Why Yoga for Pain is not all about being gentle (although that’s part of it)

Pain is a complex, human experience. It can tell us something is dangerous. Because pain is an experience (rather than a thing) we can sometimes find it hard to tell the difference between ‘painful’ or ‘unnecessarily uncomfortable’ (and therefore something to change) and ‘unfamiliar’.

In Yoga for Pain Practitioner Training yoga teachers and health professionals alike are surprised by just how gentle a yoga practice can be, and how satisfying gentle can be.

But we don’t do gentle for the sake of it.

We do gentle to work on specific skills that help someone with pain move forward. One of those skills, is the ability to avoid unnecessary discomfort.

Avoiding unnecessary discomfort sounds obvious. But many people we work with have felt pain for a very long time, sometimes decades. When ‘painful’ has become normal it’s hard to conceive of an alternative.

Eventually, once someone with persistent pain learns to move and to be without unnecessary discomfort, they can start to be comfortable with the kind of discomfort that moves them forward. This might be the gentle discomfort to keep up a daily yoga practice long enough to see benefits, the discomfort of not knowing what to do with their life for long enough to find direction, or the discomfort of hopelessness long enough to see hope was never lost.

RECORDS SUPPLIED:
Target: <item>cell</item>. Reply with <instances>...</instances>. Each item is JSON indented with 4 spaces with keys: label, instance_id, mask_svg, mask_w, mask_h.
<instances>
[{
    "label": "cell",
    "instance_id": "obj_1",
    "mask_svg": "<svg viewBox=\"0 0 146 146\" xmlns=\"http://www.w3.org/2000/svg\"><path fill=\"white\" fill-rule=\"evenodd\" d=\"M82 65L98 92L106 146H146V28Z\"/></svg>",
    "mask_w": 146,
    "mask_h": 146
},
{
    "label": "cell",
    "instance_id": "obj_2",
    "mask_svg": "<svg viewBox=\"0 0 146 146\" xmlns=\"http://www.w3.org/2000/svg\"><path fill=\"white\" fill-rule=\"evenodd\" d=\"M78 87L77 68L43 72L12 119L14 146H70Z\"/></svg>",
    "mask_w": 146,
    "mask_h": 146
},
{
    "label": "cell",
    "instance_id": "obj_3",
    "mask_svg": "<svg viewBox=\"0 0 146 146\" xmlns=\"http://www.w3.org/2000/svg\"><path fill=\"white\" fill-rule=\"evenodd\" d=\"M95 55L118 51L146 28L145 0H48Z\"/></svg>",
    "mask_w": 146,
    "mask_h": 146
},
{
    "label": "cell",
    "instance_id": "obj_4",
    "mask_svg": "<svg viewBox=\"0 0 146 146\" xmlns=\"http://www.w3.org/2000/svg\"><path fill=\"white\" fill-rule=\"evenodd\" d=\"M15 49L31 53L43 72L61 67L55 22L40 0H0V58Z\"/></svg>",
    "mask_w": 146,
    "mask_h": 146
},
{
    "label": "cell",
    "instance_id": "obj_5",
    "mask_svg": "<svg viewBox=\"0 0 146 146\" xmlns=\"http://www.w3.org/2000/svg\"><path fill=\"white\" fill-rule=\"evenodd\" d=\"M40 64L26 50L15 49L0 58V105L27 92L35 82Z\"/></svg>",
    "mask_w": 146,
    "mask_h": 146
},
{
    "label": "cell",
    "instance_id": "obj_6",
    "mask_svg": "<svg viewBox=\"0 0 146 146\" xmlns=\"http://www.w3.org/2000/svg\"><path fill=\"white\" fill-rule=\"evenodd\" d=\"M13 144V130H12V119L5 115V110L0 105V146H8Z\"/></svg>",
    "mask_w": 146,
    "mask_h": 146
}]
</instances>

TRY IT:
Answer these questions from the text on yoga for pain:
1. Who is surprised during Yoga for Pain Practitioner Training?
2. What skill does the text name as one that gentle practice works on?
3. For how long have some of the people described felt pain?

ANSWER SPACE:
1. Yoga teachers and health professionals alike are surprised.
2. The ability to avoid unnecessary discomfort.
3. For a very long time, sometimes decades.